The Greek word used by Peter for “coming” is parousia, a noun that means “advent, arrival, coming, presence.” It is used several times in the New Testament for the return or “coming” of Jesus (e.g., Matthews 24:27, 1 Thessalonians 4:15-17).

Peter reminded his readers of the past acts of God. Not only did He create the earth, but He also destroyed much of it in the Flood. Yet the scoffers chose to remain ignorant of the obvious. Not only so, but they also forgot that the “heavens and the earth that now are, by the same word have been stored with fire, being kept for the Day of Judgment and destruction of the ungodly men.”

Peter then argued that the apparent “delay” was not a delay at all; rather, it was evidence of God’s mercy. “One day with the Lord is as a thousand years, and a thousand years as one day.” God is not bound by man’s expectations and timetables - He is “not slack concerning his promise but long-suffering, not wanting anyone to perish but that all should come to repentance.” God’s “delay” was (and is) for the sake of humanity - To give the Gospel time and opportunity to reach all men and women.
Nonetheless, the “Day of the Lord” must come and its "arrival" will be like that of a thief - Unexpected, sudden, and its timing unforeseeable (Matthew 24:42-43, Luke 12:39, 1 Thessalonians 5:1-3, Revelation 3:3, 16:1).
When the day does arrive, “The heavens with a rushing noise will pass away, while elements becoming intensely hot will be dissolved.” The description parallels others that link terrestrial and celestial disruptions to the coming of Jesus and the “Day of the Lord.” Peter was describing nothing less than the dissolution of the old creation (Matthew 24:29Revelation 6:12-17).

This does not mean the complete annihilation of the created order but its replacement by the “new heavens and new earth wherein righteousness is to dwell.” The disruption of the existing order prepares for the arrival of the new one, and this is “according to promise.” The last clause echoes a promise from Isaiah 65:17, “For, behold, I create new heavens and a new earth” (Compare - Isaiah 66:22).

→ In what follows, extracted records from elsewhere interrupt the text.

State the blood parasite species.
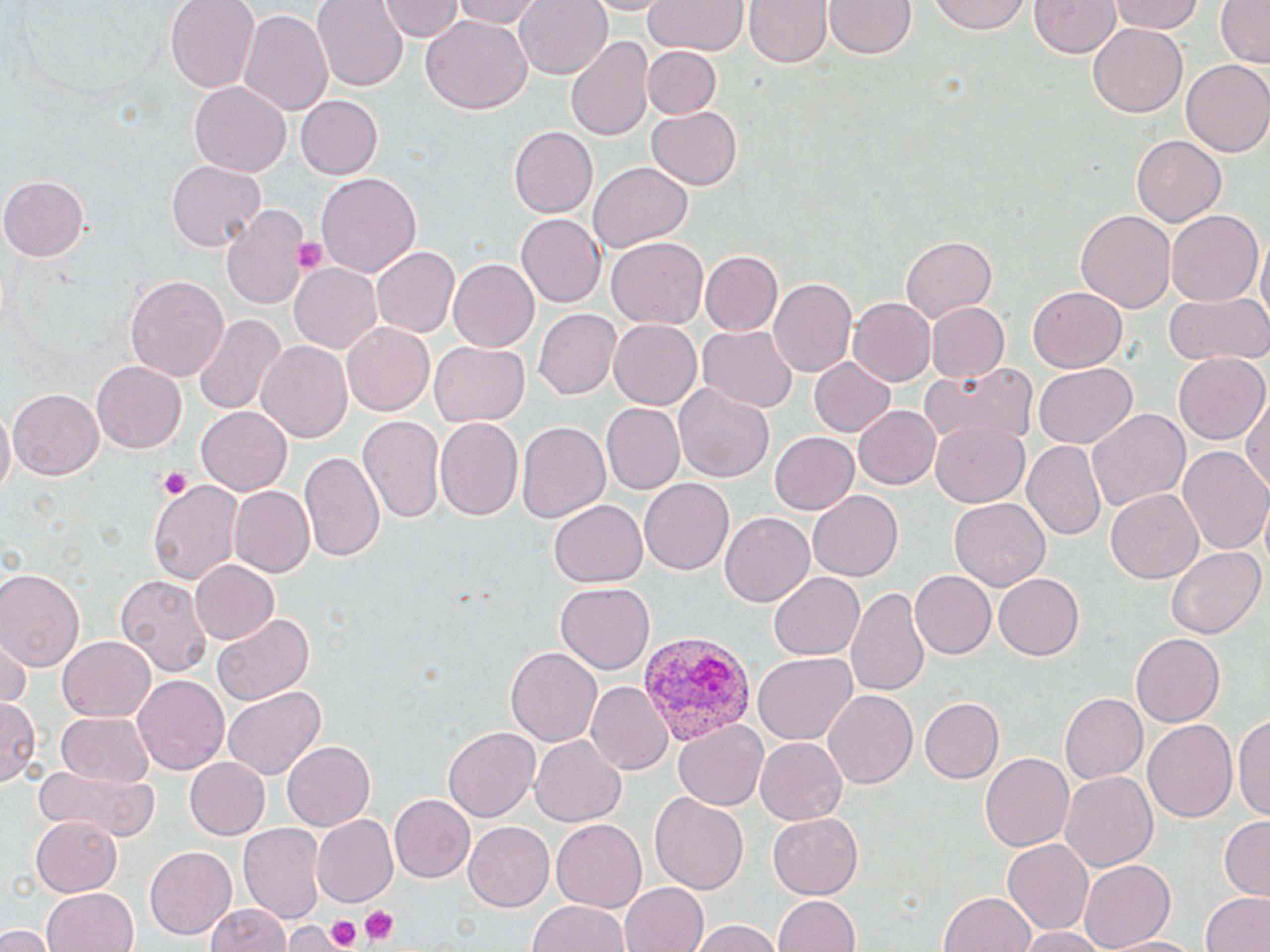

Plasmodium vivax.

{
  "image_size": "1270×952 pixels",
  "preparation": "thin blood film",
  "field_of_view": "single",
  "uninfected_red_blood_cell_locations": "approximate bounding boxes as [x1, y1, x2, y2] in pixels: [166, 0, 260, 93], [313, 0, 406, 91], [452, 0, 547, 29], [513, 0, 611, 80], [579, 0, 677, 15], [642, 0, 749, 55], [744, 0, 829, 70], [930, 0, 1028, 34], [1029, 0, 1119, 59], [1111, 0, 1203, 35], [1214, 0, 1270, 69], [378, 1, 464, 42], [826, 1, 914, 58], [238, 7, 333, 114], [532, 7, 656, 107], [423, 15, 531, 115], [1088, 27, 1183, 117], [565, 34, 655, 145], [644, 46, 721, 118], [1182, 60, 1270, 157], [190, 80, 293, 176], [295, 95, 383, 180], [645, 107, 741, 190], [508, 127, 596, 217], [1132, 136, 1226, 227], [167, 161, 263, 250], [588, 161, 693, 250], [315, 173, 421, 278], [3, 176, 90, 262], [220, 205, 309, 308], [1076, 208, 1177, 313], [1166, 211, 1262, 305], [517, 215, 605, 308], [898, 236, 995, 323], [607, 238, 708, 330], [372, 246, 460, 338], [701, 251, 782, 335], [449, 258, 540, 352], [290, 262, 383, 355], [125, 275, 227, 383], [769, 278, 856, 376], [1026, 288, 1128, 373], [1162, 292, 1268, 366], [848, 297, 935, 387], [925, 302, 1008, 384], [533, 308, 620, 399], [191, 314, 285, 418], [609, 319, 701, 409], [343, 322, 434, 415], [698, 326, 798, 412], [429, 341, 531, 426], [259, 342, 353, 444], [1172, 353, 1267, 443], [807, 355, 897, 438], [92, 362, 186, 454], [922, 362, 1039, 449], [1033, 364, 1135, 449], [673, 384, 775, 484], [8, 389, 105, 479], [1247, 398, 1270, 500], [0, 403, 15, 503], [601, 403, 684, 494], [853, 405, 940, 489], [197, 406, 292, 496], [1086, 406, 1190, 512], [359, 417, 445, 526], [436, 418, 522, 520], [515, 421, 609, 526], [929, 423, 1027, 505], [769, 431, 860, 515], [1023, 442, 1106, 539], [1178, 446, 1270, 558], [299, 452, 385, 564], [148, 477, 246, 589], [640, 478, 734, 575], [232, 486, 314, 578], [1105, 488, 1202, 584], [806, 490, 903, 581], [950, 497, 1051, 590], [549, 498, 648, 586], [720, 512, 815, 607], [1167, 545, 1265, 638], [188, 558, 278, 645], [0, 567, 84, 671], [911, 570, 999, 658], [768, 571, 864, 661], [993, 571, 1083, 658], [115, 572, 210, 677], [555, 582, 654, 675], [846, 586, 931, 698], [210, 613, 309, 705], [1131, 633, 1225, 726], [1, 637, 32, 709], [57, 638, 154, 723], [506, 648, 602, 746], [756, 653, 857, 744], [134, 675, 229, 779], [585, 682, 672, 775], [223, 687, 325, 778], [823, 690, 917, 789], [1059, 692, 1146, 785], [1, 697, 40, 788], [918, 697, 1003, 784], [57, 712, 154, 786], [1234, 712, 1270, 823], [1145, 719, 1238, 822], [674, 720, 768, 809], [443, 726, 537, 822], [531, 737, 625, 825], [757, 739, 846, 824], [280, 741, 374, 830], [979, 753, 1073, 852], [184, 758, 271, 840], [33, 762, 161, 841], [1059, 771, 1158, 871], [390, 794, 476, 882], [650, 794, 749, 895], [769, 812, 864, 899], [29, 815, 120, 897], [312, 815, 398, 905], [1220, 817, 1269, 897], [550, 820, 647, 912], [466, 821, 557, 910], [240, 825, 324, 923], [1003, 838, 1093, 932], [144, 845, 239, 939], [1077, 859, 1177, 949], [622, 880, 708, 952], [41, 886, 137, 952], [1203, 891, 1270, 952], [941, 892, 1038, 952], [773, 893, 859, 952], [527, 898, 631, 952], [204, 901, 293, 952], [688, 918, 784, 952], [284, 920, 340, 952], [0, 925, 51, 952], [1015, 926, 1110, 952], [1107, 934, 1205, 952]",
  "platelet_locations": "approximate bounding boxes as [x1, y1, x2, y2] in pixels: [292, 235, 331, 276], [157, 466, 191, 501], [359, 904, 401, 945], [319, 910, 363, 949]",
  "modality": "optical microscopy",
  "plasmodium_vivax_infected_red_blood_cell_locations": "approximate bounding boxes as [x1, y1, x2, y2] in pixels: [640, 633, 754, 747]",
  "stain": "May-Grünwald-Giemsa",
  "magnification": "1000x"
}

Mountains & Cosmos Photo by Benjamin Voros on Unsplash
Photo by Benjamin Voros on Unsplash

Peter refers to the “coming of the Day of God.” Once again, “coming” is the translation of the term parousia. The “Day of God” is synonymous with the “Day of the Lord.” Thus, the Apostle places the coming of the Lord, the Day of the Lord, and the “Day of God” at the same time - his "arrival" in glory at the end of the present age (Compare - 2 Thessalonians 2:1-2).

To summarize, Peter writes that the following events will occur the “coming” or parousia of Jesus:
  • The judgment and destruction of the ungodly.
  • The Day of the Lord.
  • The dissolution of the old creation.
  • The inauguration of the New Creation.
The parousia will usher in the “Day of the Lord,” which will include the final judgment, the destruction of the old order, and the New Creation. This leaves no room for any subsequent tribulation or another interim period after the return of Jesus.

The Apostle concluded with an exhortation for right Christian conduct and holy living, especially considering all that is coming. Doing so may even “hasten the arrival of the Day of God.”

Moreover, correct Christian practice and belief necessitate a people engaged in proclaiming the gospel to the nations - Jesus himself declared that the “end” cannot come "until this gospel of the kingdom is proclaimed to all nations.” If anything, the apparent “delay” in the return of Jesus proves the church has yet to complete its assigned task (Matthew 24:14).